Fluorescent Probes and Protein Misfolding: Methods and Applications

Abstract: Protein misfolding is a frequently occurring event in living cells and without the quality control, the consequences are disasterous. In this thesis, we studied protein misfolding in vitro by employing a variety of fluorophores, to either detect the highly ordered aggregates of intrinsically disordered proteins/peptides or slight misfolding of a natively folded protein.
Misfolding and concurrent self-assembly of amyloid-beta (Aβ) peptide is believed to be the cause of Alzheimer’s disease. Kinetics of fibril formation correlates with the aggressiveness of a particular variant of Aβ peptide. Hence following the fibril formation in vitro provides a valuable information about the intrinsic and extrinsic factors that play role in the disease development. The most common way of following the amyloid fibril formation in vitro is ThT assay. ThT is a non-covalent fluorescent probe that mainly has affinity for β-sheets. However, unspecific ThT binding to small molecules poses a problem. Here, we developed an alternative assay for ThT, where the mixed aggregates of fluorophore-labeled and unlabeled Aβ are discriminated by their size using a filter-trap and subsequently detected. Signature amyloid fibril formation curves were successfully obtained using filter-trap method, containing information about different stages of fibril formation. We benchmarked the method with two ThT-interfering substances, human serum albumin and negatively charged nanoparticles.

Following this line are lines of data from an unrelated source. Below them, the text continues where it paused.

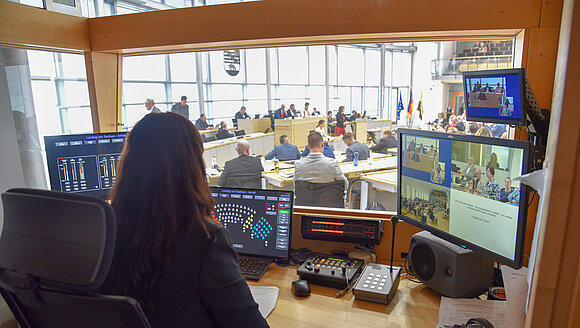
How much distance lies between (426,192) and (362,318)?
1.83 feet

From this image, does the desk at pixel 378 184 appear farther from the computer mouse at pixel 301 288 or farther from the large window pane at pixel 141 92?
the large window pane at pixel 141 92

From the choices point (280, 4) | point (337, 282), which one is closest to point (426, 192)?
point (337, 282)

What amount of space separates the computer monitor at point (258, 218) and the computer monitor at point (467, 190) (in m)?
0.56

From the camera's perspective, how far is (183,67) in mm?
10445

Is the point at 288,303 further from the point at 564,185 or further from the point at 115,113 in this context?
the point at 115,113

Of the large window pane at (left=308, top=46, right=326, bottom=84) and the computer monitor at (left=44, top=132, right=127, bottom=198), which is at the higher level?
the large window pane at (left=308, top=46, right=326, bottom=84)

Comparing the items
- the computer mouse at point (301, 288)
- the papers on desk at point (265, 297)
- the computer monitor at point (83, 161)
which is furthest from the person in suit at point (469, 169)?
the computer monitor at point (83, 161)

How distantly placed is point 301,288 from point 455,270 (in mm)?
615

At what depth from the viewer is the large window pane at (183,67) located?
1014 centimetres

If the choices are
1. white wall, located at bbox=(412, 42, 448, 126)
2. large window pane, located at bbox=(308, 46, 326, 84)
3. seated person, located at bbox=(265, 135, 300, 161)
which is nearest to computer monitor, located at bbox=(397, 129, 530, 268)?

α-synuclein is also an intrinsically disordered protein, playing a central role in Parkinson’s disease pathology. Here, we followed the fibril formation kinetics with ANS, which has affinity to the hydrophobic surfaces on protein, in addition to ThT. ANS reproduces the signature sigmoidal curve, even though it does not have affinity to β-sheets, but hydrophobic patches. This is an implication pointing out that stacking β-sheets and exposure of the hydrophobic patches happen simultaneously. In addition, we investigated the effect of negatively charged vesicles and found that they accelerate the aggregate formation and the surface properties of the aggregates in ratio (lipid/protein) dependent manner. Moreover, lipids were found to be taken up during α-synuclein aggregation up to a certain L/P ca.14.

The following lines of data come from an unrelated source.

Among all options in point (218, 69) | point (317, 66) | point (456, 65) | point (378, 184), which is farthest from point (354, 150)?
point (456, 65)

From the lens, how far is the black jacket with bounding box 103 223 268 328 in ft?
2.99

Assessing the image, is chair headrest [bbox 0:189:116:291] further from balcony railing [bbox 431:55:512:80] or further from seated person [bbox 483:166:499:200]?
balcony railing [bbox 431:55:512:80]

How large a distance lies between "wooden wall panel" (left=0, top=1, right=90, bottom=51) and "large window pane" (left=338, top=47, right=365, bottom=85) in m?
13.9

Valuable information about the hot-spots in the amyloid peptide sequence is obtained via model- and disease related mutations. In second paper, we designed two single mutations for Aβ40 and Aβ42 that contained substitutions from lysine to arginine. We assessed the kinetic effect, microscopic rate constants, structural compatibility by coaggregation and cross-seeding (with wild-type) of these mutated variants as well as the morphology of formed fibrils. We found that Lys-Arg substitution retards the fibril formation in both positions (K16R and K28R). K16R mutation was more effective than K28R, however both mutants shared a common selective hinderance mechanism; a much slower elongation rate. We also found that the wild-type and the mutants are fully compatible with each other in coaggregation and cross-seeding studies and the fibril morphology changes for K28R mutation.
Nanoparticles also induce protein misfolding. In the first study of the second part of the thesis, we developed a method that points the interacting nanoparticle-protein partners. The method employs solvatochromic dyes, as they have affinity to hydrophobic patches, therefore the changes in the intensity with respect to the controls can be correlated with protein misfolding. The method is fully capable of reporting the changes over a time period from miliseconds to days. Moreover, the colloidal stability may also be monitored.
Finally, we invesitaged the protein adsorption to nanoparticles in-depth by partly using the screening method developed. Here, we brought together the most important concepts that play role in protein adsorption (i.e., protein stability, nanoparticle size and surface chemistry) and developed a simple model for the adsorption and misfolding kinetics of proteins on the surface with an emphasis on the dynamics of protein misfolding at different surfaces.